What is required
Update the part of the items that opens with the line containing "Within (401,140) |" and closes at the end of the items: replace "furthest" with "farthest" and leave everything else unchanged.

........

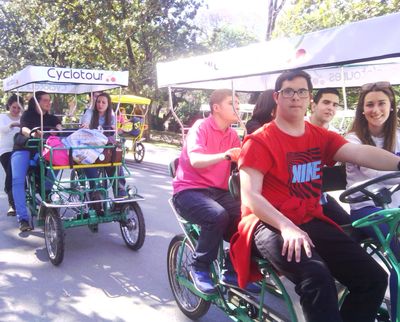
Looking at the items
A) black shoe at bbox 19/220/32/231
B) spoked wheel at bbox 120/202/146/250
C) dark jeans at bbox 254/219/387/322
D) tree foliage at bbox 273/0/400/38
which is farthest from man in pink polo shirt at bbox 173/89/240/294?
tree foliage at bbox 273/0/400/38

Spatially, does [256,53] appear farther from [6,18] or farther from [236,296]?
[6,18]

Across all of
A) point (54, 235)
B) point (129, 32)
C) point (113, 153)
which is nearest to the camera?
point (54, 235)

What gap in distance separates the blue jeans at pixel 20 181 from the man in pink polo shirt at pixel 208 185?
2.81 metres

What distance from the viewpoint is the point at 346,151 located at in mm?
2650

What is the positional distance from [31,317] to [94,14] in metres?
18.0

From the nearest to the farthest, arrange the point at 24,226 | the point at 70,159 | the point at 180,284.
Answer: the point at 180,284 < the point at 70,159 < the point at 24,226

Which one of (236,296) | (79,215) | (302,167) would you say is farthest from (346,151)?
(79,215)

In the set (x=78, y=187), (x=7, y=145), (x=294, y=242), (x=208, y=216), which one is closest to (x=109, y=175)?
(x=78, y=187)

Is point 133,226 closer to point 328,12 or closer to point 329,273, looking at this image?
point 329,273

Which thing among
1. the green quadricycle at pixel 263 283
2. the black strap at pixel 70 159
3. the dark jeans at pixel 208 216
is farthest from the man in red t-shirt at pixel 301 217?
the black strap at pixel 70 159

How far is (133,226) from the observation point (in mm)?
5180

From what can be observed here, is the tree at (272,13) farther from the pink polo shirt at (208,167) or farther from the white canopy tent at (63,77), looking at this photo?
the pink polo shirt at (208,167)

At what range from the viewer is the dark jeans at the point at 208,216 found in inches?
120

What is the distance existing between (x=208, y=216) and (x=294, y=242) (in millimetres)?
1000
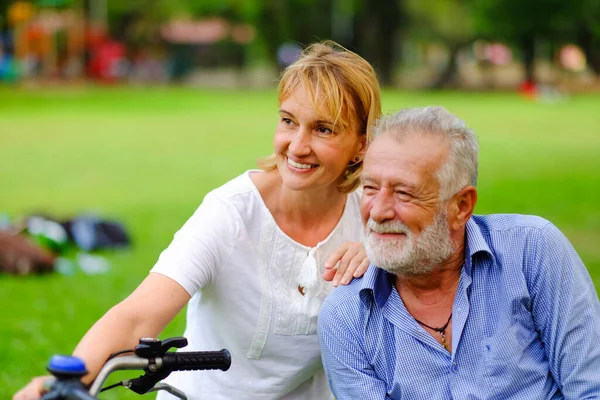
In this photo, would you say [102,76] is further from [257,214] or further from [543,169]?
[257,214]

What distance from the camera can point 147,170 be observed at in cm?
2056

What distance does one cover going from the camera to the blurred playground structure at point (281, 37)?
52.5 metres

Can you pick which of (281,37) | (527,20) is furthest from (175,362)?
(281,37)

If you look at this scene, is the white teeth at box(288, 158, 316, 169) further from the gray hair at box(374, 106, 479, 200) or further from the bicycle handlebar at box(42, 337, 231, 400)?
the bicycle handlebar at box(42, 337, 231, 400)

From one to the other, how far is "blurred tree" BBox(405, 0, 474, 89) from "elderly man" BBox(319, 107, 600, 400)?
171 feet

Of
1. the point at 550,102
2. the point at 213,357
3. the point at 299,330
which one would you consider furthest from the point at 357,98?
the point at 550,102

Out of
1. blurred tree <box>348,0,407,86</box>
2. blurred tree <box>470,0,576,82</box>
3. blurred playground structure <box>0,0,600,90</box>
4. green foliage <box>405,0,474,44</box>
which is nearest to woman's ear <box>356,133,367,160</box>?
blurred playground structure <box>0,0,600,90</box>

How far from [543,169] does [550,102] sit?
22218 mm

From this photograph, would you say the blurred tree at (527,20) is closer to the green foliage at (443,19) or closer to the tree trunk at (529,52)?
the tree trunk at (529,52)

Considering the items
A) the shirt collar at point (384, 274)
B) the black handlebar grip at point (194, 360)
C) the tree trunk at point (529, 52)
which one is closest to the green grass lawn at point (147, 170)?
the shirt collar at point (384, 274)

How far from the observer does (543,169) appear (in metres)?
20.1

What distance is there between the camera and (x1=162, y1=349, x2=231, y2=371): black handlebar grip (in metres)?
2.88

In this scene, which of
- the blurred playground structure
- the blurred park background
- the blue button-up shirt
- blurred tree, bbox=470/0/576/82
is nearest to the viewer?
the blue button-up shirt

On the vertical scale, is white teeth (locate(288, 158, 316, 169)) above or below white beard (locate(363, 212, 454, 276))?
above
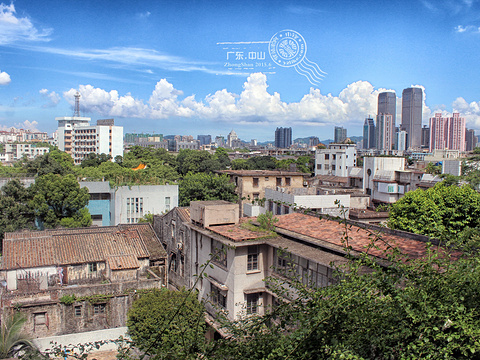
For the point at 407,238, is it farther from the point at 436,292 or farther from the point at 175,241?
the point at 175,241

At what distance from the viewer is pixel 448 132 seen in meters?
143

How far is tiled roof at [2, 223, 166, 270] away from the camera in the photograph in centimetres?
1886

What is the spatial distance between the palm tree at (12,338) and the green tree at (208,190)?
66.2ft

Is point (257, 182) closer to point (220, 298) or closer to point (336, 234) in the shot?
point (220, 298)

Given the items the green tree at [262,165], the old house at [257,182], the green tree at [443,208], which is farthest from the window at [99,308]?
the green tree at [262,165]

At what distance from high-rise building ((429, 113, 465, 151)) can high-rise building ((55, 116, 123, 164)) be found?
336 feet

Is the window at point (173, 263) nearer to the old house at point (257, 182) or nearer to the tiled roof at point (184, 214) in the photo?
the tiled roof at point (184, 214)

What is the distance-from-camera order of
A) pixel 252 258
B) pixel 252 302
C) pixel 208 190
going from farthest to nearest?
1. pixel 208 190
2. pixel 252 302
3. pixel 252 258

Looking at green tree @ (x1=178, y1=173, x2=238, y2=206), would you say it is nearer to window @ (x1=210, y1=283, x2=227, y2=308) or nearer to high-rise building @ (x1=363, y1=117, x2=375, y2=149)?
window @ (x1=210, y1=283, x2=227, y2=308)

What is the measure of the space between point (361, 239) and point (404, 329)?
8.67 meters

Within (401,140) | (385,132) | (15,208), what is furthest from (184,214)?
(401,140)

........

Task result
Within (401,140) | (385,132) | (15,208), what is farthest from (184,214)?
(401,140)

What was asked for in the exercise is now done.